A similar problem arises in the search for images, for two reasons: there are many rare pictures, there are many rare picture captions. There are millions of pictures with the caption "cat"; but Google search can show almost nothing relevant for the query “scuba diver with a chocolate cigarette” (tons of pictures of cigars, painted beauties, beaches and chocolate cakes). In this case, anyone can easily build an imaginary picture of the desired diver. Or take the query "right-handed men" ("right-handed man"). There are a lot of right-handed images in the Web that are engaged in some business with the right hand (for example, throwing a baseball). Anyone can quickly extract such images from the photo archive. But very few such pictures are signed with the word "right-handed" ("right-handed-man"). The search for the word “right-handed” gives out to the mountain a huge number of pictures of sports stars, bells, golf clubs, keys of keys and mugs of coffee. Some match the request, but most do not.
Leveque saved his most critical remarks by the end of the report. His concern is not that modern artificial intelligence does not know how to solve this kind of problem, but that modern artificial intelligence has completely forgotten about them. From the point of view of Levek, the development of AI fell into the trap of "changing silver bullets" and is constantly looking for the next big breakthrough, be it
expert systems or BigData, but all barely noticeable and deep knowledge that every normal person has is never scrupulously analyzed. This is a colossal task - “how to reduce the mountain instead of laying the road,” Levek writes. But this is exactly what researchers need to do.

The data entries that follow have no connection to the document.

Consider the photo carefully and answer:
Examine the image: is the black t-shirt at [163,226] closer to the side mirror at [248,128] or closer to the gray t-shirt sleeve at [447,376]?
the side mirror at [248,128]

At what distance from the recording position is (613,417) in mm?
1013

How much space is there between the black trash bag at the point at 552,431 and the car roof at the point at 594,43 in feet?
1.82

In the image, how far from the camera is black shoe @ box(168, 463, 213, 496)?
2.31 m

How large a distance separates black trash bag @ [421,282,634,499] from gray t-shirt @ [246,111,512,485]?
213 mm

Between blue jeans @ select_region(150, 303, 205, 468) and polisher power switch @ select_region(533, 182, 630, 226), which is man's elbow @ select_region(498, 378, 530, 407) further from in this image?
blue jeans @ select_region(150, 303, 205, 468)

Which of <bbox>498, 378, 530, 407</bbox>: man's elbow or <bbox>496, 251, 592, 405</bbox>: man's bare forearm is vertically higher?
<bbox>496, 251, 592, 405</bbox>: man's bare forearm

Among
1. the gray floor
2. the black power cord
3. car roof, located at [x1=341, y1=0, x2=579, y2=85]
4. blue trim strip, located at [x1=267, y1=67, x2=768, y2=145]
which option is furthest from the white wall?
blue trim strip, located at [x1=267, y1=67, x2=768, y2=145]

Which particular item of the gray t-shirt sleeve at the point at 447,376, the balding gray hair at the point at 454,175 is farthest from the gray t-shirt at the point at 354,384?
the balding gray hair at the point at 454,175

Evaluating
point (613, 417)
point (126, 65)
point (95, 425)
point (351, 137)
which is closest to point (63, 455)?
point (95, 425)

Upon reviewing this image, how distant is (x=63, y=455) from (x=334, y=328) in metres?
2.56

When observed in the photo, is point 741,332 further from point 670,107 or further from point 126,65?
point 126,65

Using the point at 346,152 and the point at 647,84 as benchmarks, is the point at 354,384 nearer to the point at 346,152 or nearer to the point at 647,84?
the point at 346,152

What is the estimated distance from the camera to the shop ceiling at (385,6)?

In the end, Leveque called on his colleagues to stop misleading. He says: “There is much to be achieved by determining what exactly does not fall within the scope of our research, and recognize that other approaches may be needed.” In other words, trying to compete with the human intellect, without realizing all the confusion of the human mind, is like asking an alligator to run a hundred meter barrier.
From translator
I was interested in Leveque’s critical view of modern Siri and Google. Intellectual search engines have perfectly learned to imitate the understanding of the question asked by users. But they are still infinitely far from the AI, about which they make films and write books.